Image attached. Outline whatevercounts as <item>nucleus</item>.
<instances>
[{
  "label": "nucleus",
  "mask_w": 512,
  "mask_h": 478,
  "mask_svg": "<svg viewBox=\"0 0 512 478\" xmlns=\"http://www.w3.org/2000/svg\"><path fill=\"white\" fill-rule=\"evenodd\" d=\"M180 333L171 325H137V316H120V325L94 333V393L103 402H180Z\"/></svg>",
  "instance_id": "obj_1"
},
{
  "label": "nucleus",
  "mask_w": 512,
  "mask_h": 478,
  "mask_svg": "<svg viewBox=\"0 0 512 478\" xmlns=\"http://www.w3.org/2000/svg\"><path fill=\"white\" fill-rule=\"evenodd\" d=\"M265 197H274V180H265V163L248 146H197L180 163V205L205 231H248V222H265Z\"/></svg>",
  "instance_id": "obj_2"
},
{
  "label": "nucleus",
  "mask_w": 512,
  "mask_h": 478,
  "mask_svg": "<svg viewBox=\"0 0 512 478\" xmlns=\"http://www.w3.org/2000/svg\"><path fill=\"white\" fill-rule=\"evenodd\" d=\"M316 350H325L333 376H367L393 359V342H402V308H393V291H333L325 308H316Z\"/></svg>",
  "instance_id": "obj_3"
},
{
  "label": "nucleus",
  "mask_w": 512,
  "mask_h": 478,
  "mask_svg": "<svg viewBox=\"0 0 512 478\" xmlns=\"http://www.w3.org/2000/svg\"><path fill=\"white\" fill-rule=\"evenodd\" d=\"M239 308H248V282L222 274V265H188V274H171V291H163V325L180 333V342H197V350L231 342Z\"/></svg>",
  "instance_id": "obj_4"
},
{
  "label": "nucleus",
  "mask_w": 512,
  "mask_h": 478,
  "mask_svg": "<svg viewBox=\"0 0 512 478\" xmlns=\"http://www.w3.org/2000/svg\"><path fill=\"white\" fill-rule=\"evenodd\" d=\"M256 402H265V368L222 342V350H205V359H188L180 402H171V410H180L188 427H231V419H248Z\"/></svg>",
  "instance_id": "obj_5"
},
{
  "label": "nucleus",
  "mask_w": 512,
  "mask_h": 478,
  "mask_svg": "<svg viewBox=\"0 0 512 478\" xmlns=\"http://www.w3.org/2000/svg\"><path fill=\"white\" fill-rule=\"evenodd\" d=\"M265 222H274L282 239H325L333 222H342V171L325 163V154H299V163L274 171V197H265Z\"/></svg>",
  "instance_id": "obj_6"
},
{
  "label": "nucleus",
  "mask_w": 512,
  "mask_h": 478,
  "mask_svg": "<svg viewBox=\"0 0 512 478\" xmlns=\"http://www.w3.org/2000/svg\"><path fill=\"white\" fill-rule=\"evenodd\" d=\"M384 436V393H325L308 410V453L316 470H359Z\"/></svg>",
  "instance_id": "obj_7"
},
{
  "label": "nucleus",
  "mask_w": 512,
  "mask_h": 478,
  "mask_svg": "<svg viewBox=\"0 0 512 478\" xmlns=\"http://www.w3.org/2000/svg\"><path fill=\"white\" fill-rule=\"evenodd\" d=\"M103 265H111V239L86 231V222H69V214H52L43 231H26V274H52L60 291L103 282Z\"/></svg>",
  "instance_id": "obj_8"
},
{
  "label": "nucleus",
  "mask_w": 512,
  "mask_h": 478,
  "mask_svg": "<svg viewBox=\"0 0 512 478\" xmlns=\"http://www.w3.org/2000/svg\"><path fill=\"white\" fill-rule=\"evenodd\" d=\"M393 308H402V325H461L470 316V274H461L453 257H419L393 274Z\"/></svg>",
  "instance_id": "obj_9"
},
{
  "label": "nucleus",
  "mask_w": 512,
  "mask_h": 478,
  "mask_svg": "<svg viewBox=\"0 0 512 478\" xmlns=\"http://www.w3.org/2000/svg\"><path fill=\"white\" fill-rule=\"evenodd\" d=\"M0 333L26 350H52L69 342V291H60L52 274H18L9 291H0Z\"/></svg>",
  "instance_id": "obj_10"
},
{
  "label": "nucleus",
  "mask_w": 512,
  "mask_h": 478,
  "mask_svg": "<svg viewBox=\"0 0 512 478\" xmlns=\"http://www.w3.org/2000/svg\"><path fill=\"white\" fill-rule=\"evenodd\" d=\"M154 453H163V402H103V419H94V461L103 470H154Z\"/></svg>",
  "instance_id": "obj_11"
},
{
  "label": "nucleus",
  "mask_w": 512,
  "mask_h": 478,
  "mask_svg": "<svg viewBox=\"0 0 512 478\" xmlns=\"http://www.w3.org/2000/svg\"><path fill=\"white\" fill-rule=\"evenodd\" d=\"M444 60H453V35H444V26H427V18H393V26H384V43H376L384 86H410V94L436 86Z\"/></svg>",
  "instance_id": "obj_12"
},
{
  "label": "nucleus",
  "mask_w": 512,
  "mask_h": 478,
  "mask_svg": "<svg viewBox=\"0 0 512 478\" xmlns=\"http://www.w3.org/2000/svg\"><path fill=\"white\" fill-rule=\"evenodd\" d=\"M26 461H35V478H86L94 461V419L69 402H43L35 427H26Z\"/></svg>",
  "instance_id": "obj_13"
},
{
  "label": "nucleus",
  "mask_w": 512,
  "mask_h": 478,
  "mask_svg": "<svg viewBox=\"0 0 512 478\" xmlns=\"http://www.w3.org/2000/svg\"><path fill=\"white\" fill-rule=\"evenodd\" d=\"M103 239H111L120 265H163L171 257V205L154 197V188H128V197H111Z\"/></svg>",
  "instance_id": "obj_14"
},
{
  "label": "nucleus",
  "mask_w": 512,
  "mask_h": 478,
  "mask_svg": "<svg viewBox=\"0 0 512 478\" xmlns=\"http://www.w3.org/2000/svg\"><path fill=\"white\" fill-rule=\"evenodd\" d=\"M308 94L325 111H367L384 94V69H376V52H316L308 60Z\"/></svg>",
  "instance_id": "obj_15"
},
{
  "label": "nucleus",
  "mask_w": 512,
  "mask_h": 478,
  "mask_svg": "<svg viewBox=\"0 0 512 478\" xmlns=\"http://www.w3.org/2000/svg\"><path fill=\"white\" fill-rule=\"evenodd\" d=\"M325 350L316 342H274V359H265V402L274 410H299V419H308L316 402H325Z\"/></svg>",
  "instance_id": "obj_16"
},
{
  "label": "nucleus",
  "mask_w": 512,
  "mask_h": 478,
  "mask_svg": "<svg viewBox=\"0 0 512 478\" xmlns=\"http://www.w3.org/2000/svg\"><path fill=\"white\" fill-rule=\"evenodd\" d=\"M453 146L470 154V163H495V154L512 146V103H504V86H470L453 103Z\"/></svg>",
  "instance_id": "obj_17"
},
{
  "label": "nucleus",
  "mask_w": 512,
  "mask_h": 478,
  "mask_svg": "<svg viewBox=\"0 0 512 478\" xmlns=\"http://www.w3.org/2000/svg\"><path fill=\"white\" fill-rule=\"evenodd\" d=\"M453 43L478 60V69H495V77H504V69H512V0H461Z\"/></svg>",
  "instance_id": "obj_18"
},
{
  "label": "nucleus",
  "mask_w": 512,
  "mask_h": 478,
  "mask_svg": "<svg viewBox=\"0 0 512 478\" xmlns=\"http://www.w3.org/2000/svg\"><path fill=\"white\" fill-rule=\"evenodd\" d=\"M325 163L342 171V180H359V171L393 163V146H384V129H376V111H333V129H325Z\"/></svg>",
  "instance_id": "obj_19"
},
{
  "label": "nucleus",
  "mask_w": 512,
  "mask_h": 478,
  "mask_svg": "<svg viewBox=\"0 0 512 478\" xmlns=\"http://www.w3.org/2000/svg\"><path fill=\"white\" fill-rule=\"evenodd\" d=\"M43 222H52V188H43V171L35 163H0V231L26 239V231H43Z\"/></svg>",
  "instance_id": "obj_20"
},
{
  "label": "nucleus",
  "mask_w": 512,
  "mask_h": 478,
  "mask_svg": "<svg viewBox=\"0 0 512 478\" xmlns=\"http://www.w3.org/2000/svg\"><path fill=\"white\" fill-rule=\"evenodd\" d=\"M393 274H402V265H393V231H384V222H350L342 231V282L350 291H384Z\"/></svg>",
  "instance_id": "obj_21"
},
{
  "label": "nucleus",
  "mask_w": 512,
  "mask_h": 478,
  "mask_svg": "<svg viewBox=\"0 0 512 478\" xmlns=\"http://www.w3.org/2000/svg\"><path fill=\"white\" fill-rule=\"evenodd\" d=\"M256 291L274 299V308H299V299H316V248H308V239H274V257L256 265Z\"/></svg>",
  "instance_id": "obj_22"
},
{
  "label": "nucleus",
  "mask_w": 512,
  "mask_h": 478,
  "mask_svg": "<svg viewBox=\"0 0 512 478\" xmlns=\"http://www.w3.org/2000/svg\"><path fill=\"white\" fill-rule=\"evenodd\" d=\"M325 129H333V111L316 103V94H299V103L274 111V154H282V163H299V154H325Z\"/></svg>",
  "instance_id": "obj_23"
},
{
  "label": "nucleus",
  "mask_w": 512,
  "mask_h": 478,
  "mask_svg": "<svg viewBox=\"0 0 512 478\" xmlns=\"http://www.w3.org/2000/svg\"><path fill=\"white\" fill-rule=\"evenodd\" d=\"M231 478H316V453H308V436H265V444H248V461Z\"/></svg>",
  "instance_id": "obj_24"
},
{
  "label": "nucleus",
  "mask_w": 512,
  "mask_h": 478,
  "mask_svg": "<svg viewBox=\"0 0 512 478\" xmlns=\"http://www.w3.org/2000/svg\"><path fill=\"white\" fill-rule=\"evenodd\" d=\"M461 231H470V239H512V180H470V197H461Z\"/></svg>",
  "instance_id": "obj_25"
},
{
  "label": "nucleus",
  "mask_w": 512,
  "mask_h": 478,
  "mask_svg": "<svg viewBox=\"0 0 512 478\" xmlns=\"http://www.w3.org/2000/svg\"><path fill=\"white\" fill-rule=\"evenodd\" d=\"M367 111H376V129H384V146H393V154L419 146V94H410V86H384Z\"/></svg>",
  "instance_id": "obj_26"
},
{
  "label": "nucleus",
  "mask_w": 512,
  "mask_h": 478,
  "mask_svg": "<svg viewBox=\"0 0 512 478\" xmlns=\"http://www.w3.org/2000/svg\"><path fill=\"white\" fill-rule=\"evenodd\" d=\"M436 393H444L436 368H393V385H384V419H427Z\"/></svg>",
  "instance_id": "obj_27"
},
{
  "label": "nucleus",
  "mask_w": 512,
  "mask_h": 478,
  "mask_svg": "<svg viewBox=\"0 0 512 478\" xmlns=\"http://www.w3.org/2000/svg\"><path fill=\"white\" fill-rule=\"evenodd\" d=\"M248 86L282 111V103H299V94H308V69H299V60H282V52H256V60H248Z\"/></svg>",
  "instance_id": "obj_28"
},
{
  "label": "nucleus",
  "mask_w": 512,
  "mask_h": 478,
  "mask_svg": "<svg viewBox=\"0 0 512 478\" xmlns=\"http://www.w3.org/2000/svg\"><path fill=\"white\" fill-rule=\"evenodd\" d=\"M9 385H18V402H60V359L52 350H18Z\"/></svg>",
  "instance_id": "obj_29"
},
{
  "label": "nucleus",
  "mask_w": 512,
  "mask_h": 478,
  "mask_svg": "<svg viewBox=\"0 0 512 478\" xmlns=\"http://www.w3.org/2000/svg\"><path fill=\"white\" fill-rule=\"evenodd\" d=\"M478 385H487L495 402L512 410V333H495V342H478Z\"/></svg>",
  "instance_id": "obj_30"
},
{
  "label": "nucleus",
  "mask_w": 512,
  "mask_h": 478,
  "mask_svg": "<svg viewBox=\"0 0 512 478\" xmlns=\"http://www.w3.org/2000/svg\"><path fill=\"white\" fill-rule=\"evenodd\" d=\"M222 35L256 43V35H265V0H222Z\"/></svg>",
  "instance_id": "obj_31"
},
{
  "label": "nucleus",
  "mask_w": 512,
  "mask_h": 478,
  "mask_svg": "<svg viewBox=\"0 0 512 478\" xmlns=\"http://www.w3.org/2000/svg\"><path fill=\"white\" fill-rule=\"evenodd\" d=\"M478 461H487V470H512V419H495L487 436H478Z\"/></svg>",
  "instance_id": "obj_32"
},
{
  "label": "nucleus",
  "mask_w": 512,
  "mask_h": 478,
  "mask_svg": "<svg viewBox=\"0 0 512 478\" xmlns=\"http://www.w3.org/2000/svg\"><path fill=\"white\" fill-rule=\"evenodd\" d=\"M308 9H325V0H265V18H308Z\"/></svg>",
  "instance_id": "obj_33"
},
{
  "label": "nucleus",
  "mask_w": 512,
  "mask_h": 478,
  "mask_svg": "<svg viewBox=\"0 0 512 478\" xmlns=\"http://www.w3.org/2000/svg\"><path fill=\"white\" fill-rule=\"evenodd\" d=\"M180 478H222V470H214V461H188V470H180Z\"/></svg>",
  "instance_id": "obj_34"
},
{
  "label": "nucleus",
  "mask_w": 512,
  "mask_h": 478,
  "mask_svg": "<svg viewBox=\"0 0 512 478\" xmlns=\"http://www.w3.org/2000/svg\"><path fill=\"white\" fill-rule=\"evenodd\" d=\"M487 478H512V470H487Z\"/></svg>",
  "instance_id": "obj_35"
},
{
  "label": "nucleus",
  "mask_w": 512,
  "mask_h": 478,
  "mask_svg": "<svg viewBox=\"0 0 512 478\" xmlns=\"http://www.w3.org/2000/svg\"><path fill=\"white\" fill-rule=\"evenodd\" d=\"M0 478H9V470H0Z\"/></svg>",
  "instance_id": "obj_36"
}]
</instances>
+ + + + + + +
• РАБОЧАЯ ЗАДАЧА
Отредактируйте отрезок записей от их начала до строки с «197H274V180H265V163L248 146H197L180 163V205L205» включительно: замените «mask_w» на «mask_width», больше ничего не меняйте. Выведите только этот отрезок.

• ИТОГОВЫЙ РЕЗУЛЬТАТ
Image attached. Outline whatevercounts as <item>nucleus</item>.
<instances>
[{
  "label": "nucleus",
  "mask_width": 512,
  "mask_h": 478,
  "mask_svg": "<svg viewBox=\"0 0 512 478\" xmlns=\"http://www.w3.org/2000/svg\"><path fill=\"white\" fill-rule=\"evenodd\" d=\"M180 333L171 325H137V316H120V325L94 333V393L103 402H180Z\"/></svg>",
  "instance_id": "obj_1"
},
{
  "label": "nucleus",
  "mask_width": 512,
  "mask_h": 478,
  "mask_svg": "<svg viewBox=\"0 0 512 478\" xmlns=\"http://www.w3.org/2000/svg\"><path fill=\"white\" fill-rule=\"evenodd\" d=\"M265 197H274V180H265V163L248 146H197L180 163V205L205 231H248V222H265Z\"/></svg>",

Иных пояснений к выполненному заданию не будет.